AI, human agency, and the opportunity for every Canadian organization
New Microsoft research shows as AI and agents take on execution, our own agency expands. The question is whether organizations are built to capture it.
Introduction
AI at work is no longer emerging – it’s here and increasingly reshaping how work gets done inside Canadian organizations. And according to the 2026 Work Trend Index, it’s being driven by a small but highly effective group of workers leading the way: Frontier Professionals, advanced AI users who integrate AI into how they think, create, and get work done.
At the centre of this shift is a new reality. The opportunity for human potential at work has never been greater. People are using AI and agents to expand what they can do and who gets to do it, and new research shows that’s only accelerating. Call it the new agency equation: as agents take on more of the execution, humans increasingly have more agency—more room to direct the work, make the calls, and own the outcomes. The question is, are organizations ready for this change?
This year’s Work Trend Index draws on trillions of anonymized Microsoft 365 productivity signals, alongside a global survey of 20,000 full-time and self-employed knowledge workers who use AI at work across Canada and key global markets.1
While Canadian workers are increasingly using AI in advanced, resourceful ways, most organizations are not keeping up. The constraint for many Canadian organizations is the gap between what their employees can now do with AI and what their organizations are structured to support.
Globally, organizational factors—such as culture, leadership alignment, and talent practices—account for more than twice the impact of individual effort alone (67% vs. 32%), reinforcing that transformation is not just about adoption, but redesigning how work gets done.

This gap is playing out in what can be described as the Transformation Paradox. In Canada, 66% of AI users report that they fear falling behind if they do not adapt quickly, while 49% say it feels safer to focus on current goals than to redesign work with AI. This mirrors global patterns, where workers are ready to adapt, but organizational systems, incentives, and structures continue to reinforce existing ways of working.
Leadership alignment is part of the challenge.Like global trends, only just shy of one in four (22%) Canadian AI users say their organization’s leadership is clearly and consistently aligned on AI. And even when workers take initiative, just 8% say they are rewarded for reinvention.

GIVEN ENTRIES:
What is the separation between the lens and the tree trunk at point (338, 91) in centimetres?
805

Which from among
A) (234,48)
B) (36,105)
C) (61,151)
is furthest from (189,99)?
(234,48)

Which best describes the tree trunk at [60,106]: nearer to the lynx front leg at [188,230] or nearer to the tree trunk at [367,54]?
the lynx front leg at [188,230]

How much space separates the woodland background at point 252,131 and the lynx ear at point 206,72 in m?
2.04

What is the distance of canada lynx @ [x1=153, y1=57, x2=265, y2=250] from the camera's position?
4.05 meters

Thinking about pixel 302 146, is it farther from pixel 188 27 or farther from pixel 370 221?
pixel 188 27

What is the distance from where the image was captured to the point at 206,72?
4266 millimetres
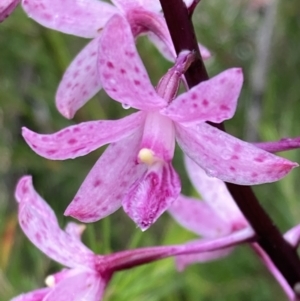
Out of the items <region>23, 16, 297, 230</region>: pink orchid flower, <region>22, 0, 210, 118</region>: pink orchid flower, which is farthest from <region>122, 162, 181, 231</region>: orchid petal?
<region>22, 0, 210, 118</region>: pink orchid flower

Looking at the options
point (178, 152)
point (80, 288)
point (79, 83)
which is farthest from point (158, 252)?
point (178, 152)

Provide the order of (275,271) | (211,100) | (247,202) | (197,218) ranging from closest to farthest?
(211,100), (247,202), (275,271), (197,218)

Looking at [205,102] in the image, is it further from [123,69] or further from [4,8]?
[4,8]

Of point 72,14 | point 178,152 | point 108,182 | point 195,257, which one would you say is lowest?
point 178,152

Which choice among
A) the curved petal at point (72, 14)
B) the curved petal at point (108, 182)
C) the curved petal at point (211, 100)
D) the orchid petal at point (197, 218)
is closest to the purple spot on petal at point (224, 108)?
Result: the curved petal at point (211, 100)

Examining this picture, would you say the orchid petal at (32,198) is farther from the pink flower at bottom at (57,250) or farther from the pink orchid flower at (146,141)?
the pink orchid flower at (146,141)
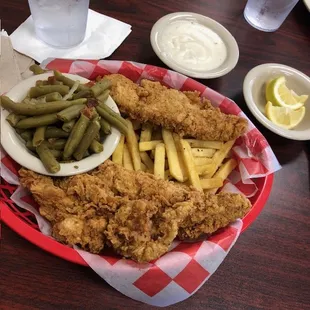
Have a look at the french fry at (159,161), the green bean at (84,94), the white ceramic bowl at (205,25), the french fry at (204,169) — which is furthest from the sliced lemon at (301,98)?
the green bean at (84,94)

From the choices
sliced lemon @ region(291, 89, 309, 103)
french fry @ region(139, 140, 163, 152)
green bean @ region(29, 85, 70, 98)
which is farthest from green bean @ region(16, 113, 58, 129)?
sliced lemon @ region(291, 89, 309, 103)

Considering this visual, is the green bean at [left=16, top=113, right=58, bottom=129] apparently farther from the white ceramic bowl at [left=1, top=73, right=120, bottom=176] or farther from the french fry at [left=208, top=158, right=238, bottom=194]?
the french fry at [left=208, top=158, right=238, bottom=194]

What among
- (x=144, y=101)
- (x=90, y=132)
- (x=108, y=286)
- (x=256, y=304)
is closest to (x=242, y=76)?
(x=144, y=101)

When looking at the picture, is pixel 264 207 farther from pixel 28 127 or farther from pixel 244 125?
pixel 28 127

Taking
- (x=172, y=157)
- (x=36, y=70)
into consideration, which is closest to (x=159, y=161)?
(x=172, y=157)

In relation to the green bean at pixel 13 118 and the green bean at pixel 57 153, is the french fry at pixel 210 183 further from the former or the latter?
the green bean at pixel 13 118

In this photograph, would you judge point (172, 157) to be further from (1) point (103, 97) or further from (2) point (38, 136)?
(2) point (38, 136)
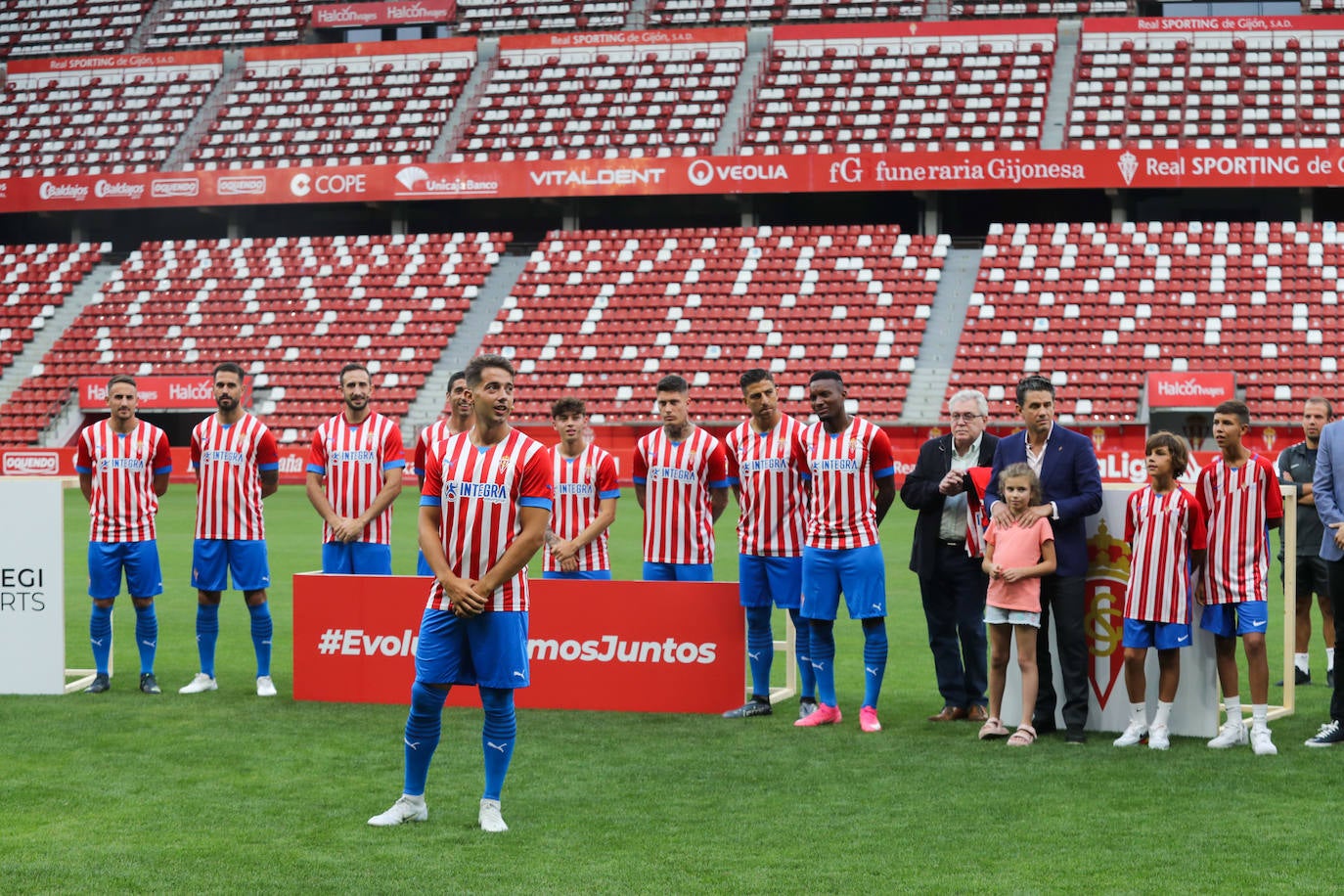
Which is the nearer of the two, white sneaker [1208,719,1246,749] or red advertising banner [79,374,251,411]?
white sneaker [1208,719,1246,749]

WRITTEN EXERCISE: Retype the passage in the article on AI and human agency above, from "AI, human agency, and" up to and including "get work done.".

RESPONSE TO THIS TASK:
AI, human agency, and the opportunity for every Canadian organization
New Microsoft research shows as AI and agents take on execution, our own agency expands. The question is whether organizations are built to capture it.
Introduction
AI at work is no longer emerging – it’s here and increasingly reshaping how work gets done inside Canadian organizations. And according to the 2026 Work Trend Index, it’s being driven by a small but highly effective group of workers leading the way: Frontier Professionals, advanced AI users who integrate AI into how they think, create, and get work done.